Prompt:
According to the Tax Court judgment below, on what date and in which city was the appeal heard?

>> Begin Selected passage

Tax Court of Canada Judgments

Decision Information

Decision Content

 

 

 

Docket: 2005-2909(EI)

BETWEEN:

STÉPHANE LABRECQUE,

Appellant,

and

 

THE MINISTER OF NATIONAL REVENUE,

Respondent.

[OFFICIAL ENGLISH TRANSLATION]

____________________________________________________________________

Appeal heard on common evidence with the appeals of  

Stéphane Champagne (2005‑3156(EI)) and 9084‑5660 Québec Inc. (2005‑2916(EI))

on March 7, 2006, at Montréal, Quebec

 

Before: The Honourable Justice Louise Lamarre Proulx

 

Appearances:

 

For the Appellant:

the Appellant himself

Counsel for the Respondent:

Yannick Houle

____________________________________________________________________

 

JUDGMENT

          The appeal under subsection 103(1) of the Employment Insurance Act concerning the decision of the Minister of National Revenue is allowed, and the decision of the Minister is vacated in accordance with the attached Reasons for Judgment.

 


Signed at Ottawa, Canada, this 12th day of April 2006.

 

"Louise Lamarre Proulx"

Lamarre Proulx J.

 

 

Translation certified true

on this 29th day of February 2008.

 

Brian McCordick, Translator


 

 

 

 

Citation: 2006TCC229

Date: 20060412

Dockets: 2005-3156(EI)

>> End Selected passage
>> Begin Supplied records

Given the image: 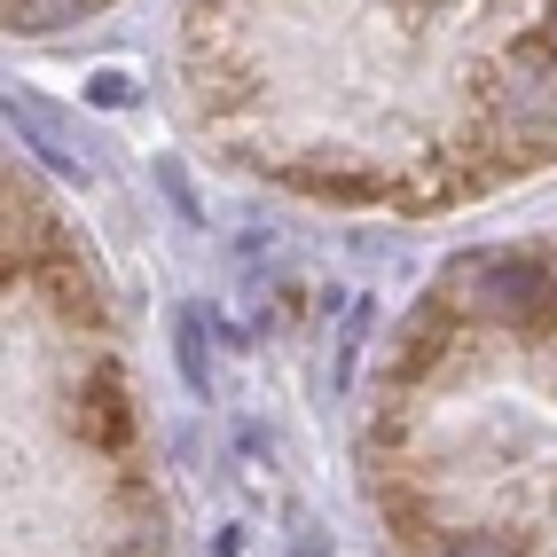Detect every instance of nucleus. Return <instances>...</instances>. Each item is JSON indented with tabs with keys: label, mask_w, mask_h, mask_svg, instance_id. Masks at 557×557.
<instances>
[{
	"label": "nucleus",
	"mask_w": 557,
	"mask_h": 557,
	"mask_svg": "<svg viewBox=\"0 0 557 557\" xmlns=\"http://www.w3.org/2000/svg\"><path fill=\"white\" fill-rule=\"evenodd\" d=\"M448 557H510V549H503V542H479V534H471V542H456Z\"/></svg>",
	"instance_id": "f257e3e1"
}]
</instances>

>> End Supplied records

Written answer:
March 7, 2006, at Montréal, Quebec.